Radin: If I thought this, I wouldn't be spending precious time and resources conducting research in this realm. In any case, repeatable results have been achieved, as clearly demonstrated in meta-analyses of several different categories of psi experiments, so I believe we are well beyond the question of whether psi is amenable to scientific methods. We are limited in this realm, as in any other, only by our imagination.

RPKP: If such results were obtained...what, do you think, would be the consequences, socially and economically. Do you think large numbers of people would react, or things would carry on as usual?
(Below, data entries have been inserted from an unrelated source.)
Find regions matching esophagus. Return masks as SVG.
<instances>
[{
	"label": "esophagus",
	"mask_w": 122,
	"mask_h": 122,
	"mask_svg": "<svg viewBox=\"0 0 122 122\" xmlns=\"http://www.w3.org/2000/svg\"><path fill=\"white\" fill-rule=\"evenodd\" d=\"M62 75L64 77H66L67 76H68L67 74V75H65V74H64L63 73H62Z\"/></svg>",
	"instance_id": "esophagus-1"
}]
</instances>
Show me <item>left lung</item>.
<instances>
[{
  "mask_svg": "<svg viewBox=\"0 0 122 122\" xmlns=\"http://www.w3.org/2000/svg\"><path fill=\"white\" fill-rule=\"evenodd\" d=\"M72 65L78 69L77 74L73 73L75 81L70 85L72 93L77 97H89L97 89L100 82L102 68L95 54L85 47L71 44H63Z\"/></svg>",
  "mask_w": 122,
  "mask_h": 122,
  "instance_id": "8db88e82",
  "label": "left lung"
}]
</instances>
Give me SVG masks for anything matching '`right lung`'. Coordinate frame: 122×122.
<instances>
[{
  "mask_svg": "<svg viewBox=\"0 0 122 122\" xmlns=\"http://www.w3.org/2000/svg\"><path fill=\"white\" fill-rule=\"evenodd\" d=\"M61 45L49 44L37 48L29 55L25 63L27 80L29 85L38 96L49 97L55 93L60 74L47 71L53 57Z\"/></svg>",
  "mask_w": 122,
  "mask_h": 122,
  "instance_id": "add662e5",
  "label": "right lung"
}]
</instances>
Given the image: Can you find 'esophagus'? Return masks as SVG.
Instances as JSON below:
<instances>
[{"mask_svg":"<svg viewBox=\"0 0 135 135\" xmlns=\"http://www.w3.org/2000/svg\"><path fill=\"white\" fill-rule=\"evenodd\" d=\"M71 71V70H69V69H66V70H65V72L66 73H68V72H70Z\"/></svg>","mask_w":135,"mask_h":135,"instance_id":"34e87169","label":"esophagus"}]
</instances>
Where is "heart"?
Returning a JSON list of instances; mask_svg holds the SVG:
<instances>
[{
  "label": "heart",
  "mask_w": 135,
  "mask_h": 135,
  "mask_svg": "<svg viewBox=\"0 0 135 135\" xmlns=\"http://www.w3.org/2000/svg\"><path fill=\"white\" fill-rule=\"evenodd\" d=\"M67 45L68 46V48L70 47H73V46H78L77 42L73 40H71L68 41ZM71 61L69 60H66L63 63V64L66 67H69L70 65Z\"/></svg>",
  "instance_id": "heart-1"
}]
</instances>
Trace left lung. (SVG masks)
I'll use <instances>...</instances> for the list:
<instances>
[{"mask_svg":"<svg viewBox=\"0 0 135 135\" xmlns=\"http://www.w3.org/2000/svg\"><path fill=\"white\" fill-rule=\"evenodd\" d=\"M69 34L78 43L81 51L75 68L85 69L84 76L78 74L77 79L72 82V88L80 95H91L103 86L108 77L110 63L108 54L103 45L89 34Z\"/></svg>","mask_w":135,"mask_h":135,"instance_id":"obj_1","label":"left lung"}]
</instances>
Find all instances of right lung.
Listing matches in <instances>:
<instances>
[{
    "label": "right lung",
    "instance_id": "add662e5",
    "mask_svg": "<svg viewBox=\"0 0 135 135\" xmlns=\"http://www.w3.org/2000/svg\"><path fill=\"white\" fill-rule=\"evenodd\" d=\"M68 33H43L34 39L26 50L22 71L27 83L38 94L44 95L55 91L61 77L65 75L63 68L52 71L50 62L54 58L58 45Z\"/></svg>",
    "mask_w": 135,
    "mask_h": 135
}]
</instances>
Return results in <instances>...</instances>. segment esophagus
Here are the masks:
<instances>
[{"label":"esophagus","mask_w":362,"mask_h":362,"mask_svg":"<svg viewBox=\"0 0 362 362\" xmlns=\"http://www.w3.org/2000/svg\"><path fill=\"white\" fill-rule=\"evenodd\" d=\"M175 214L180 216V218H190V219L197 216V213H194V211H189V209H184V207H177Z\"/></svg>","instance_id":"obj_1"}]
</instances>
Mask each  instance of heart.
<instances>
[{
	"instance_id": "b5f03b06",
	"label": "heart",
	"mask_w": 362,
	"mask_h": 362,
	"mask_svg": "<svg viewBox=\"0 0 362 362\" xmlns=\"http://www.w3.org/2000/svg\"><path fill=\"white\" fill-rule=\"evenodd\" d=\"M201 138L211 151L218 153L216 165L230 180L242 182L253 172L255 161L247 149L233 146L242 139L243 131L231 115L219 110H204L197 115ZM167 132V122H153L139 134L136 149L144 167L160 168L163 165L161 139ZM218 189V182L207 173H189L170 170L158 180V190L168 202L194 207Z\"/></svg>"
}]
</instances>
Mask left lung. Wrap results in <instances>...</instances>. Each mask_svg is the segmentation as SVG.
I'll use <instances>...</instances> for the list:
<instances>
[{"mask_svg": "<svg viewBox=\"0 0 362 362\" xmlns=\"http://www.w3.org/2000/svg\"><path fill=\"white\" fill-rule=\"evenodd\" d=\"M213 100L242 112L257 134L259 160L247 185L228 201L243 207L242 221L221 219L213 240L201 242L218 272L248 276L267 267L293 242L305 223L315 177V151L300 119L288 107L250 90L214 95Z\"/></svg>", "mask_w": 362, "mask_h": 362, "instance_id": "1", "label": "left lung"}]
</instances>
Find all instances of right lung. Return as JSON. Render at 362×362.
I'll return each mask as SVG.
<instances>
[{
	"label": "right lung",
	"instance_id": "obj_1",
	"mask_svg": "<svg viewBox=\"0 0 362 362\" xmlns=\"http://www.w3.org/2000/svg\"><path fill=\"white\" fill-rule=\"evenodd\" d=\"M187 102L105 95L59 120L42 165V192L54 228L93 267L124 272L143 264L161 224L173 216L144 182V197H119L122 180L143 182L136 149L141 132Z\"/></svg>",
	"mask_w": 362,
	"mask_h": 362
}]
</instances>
Radin: Things will remain essentially the same for a long time because societal inertia is pretty strong. Eventually, as the implications of psi are clarified, and especially if widespread applications arise, I think some aspects of society will invariably change. Look at how atomic power, television, and other major inventions and discoveries changed the world, but then also look how at the majority of peoples in the world today still live as they did in the middle ages. For the whole world to change will require something truly catastrophic, which will probably also wipe out a significant proportion of the world's population. I don't think we are dealing with anything like that. If anything, a major discovery in this realm will be the hot topic on CNN World News for a week, and then it will re-absorbed fairly quickly into the mainstream. Big discoveries take many decades to shift society, and trying to predict how they play out is like predicting the impact of computers and the Internet back in the 1940s. No one had any clue.

RPKP: Finally, how has your involvement in psi research influenced the way you think about life in general, consciousness, reality, etc.

Radin: This is difficult to answer because I've spent much of my professional life involved in this research in one way or another, so I don't have anything significantly different to compare it to. I can say that I've never found any topic more interesting than psi, even when I was surrounded by lots of fascinating colleagues and research projects at Princeton and Bell Labs. Of course, this is exactly what you'd expect any scientist to say about their chosen discipline.